▶ WORK REQUEST: The expected output is the full data, repeated exactly, without pictures.

Saved entries:
════════════════
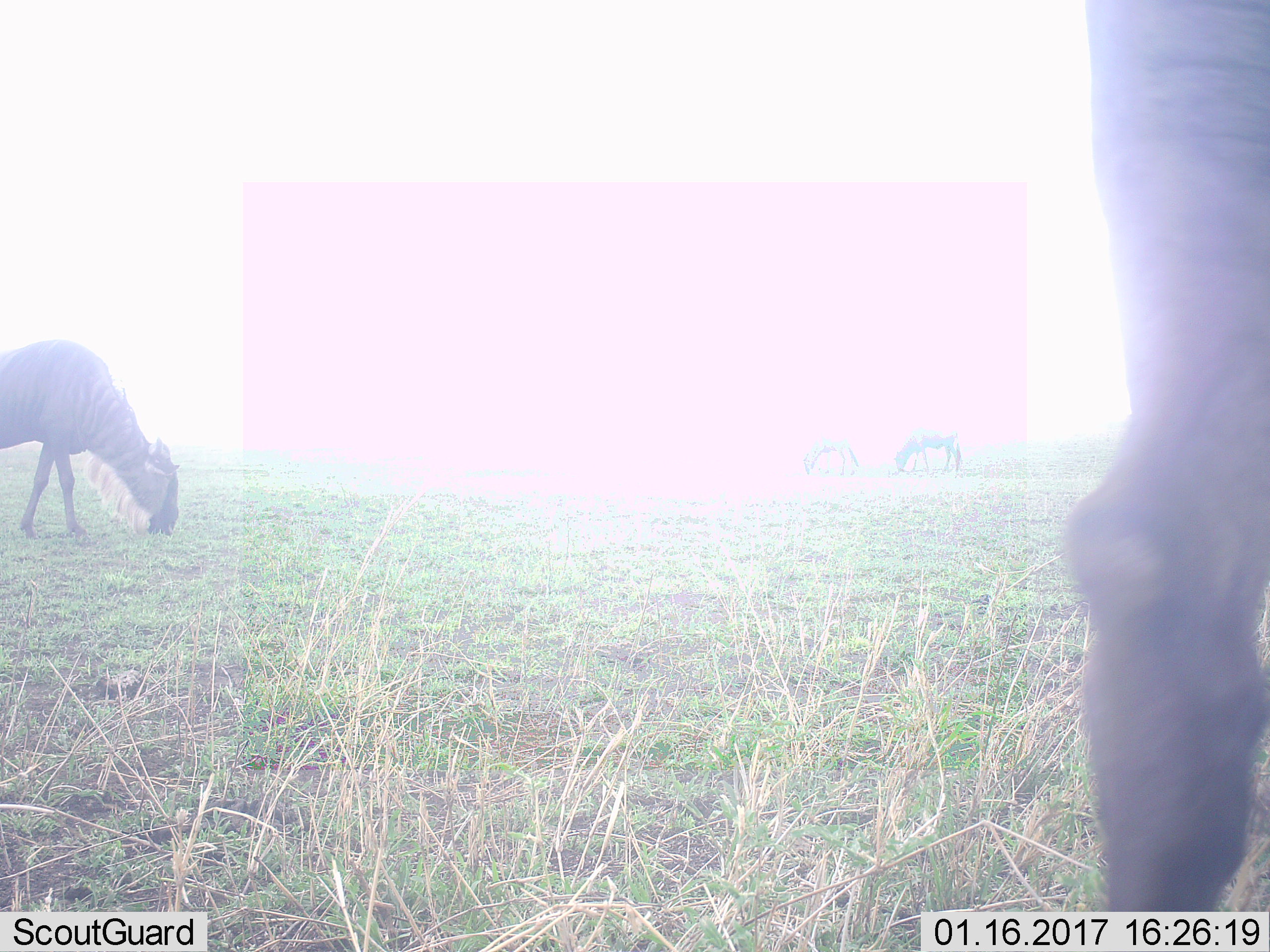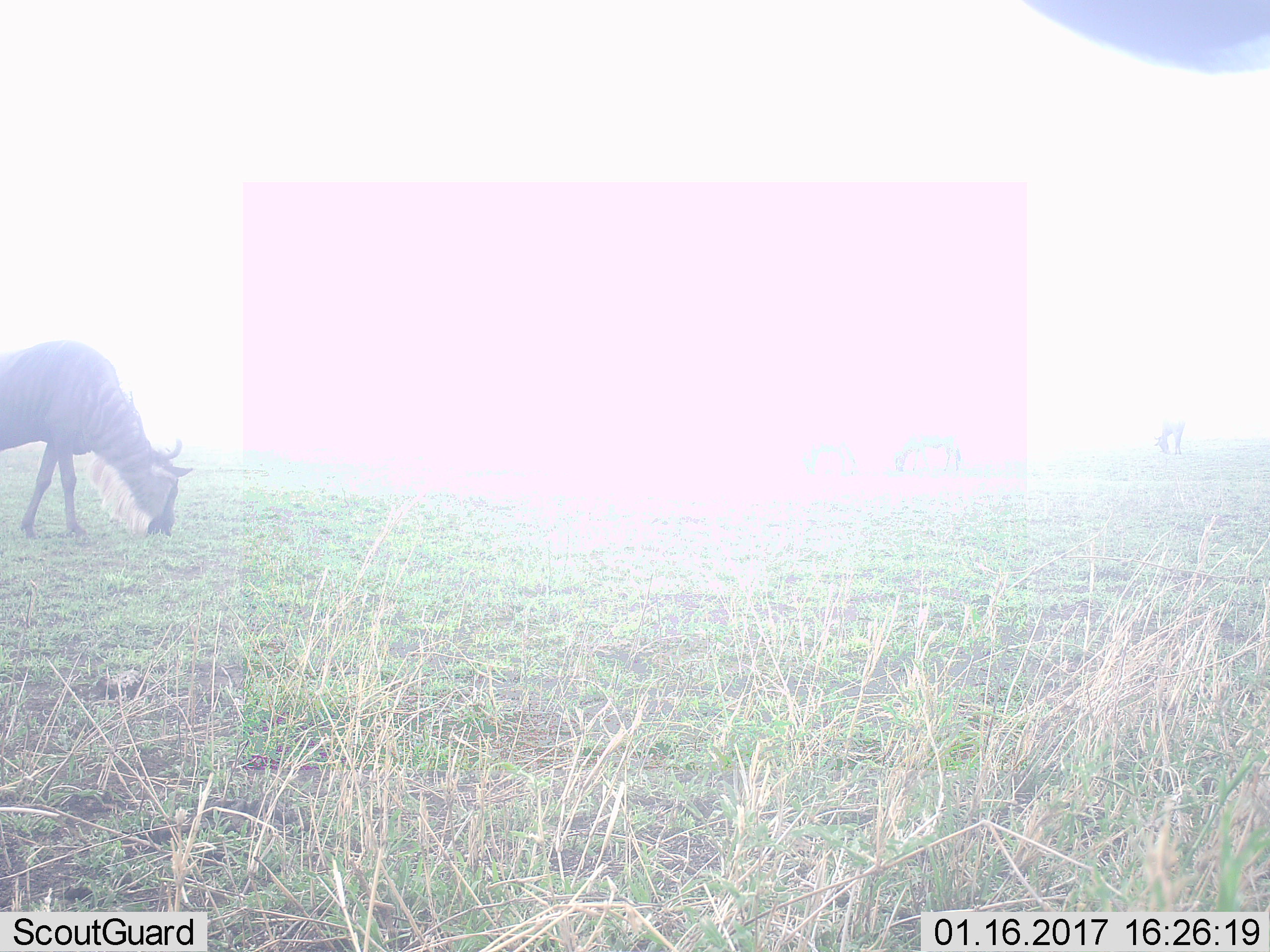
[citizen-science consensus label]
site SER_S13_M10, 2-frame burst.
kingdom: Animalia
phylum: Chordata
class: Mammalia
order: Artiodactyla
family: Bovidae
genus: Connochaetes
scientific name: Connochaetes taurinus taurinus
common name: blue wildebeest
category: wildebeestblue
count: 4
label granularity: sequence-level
════════════════
▶ TASK RESPONSE:
[citizen-science consensus label]
site SER_S13_M10, 2-frame burst.
kingdom: Animalia
phylum: Chordata
class: Mammalia
order: Artiodactyla
family: Bovidae
genus: Connochaetes
scientific name: Connochaetes taurinus taurinus
common name: blue wildebeest
category: wildebeestblue
count: 4
label granularity: sequence-level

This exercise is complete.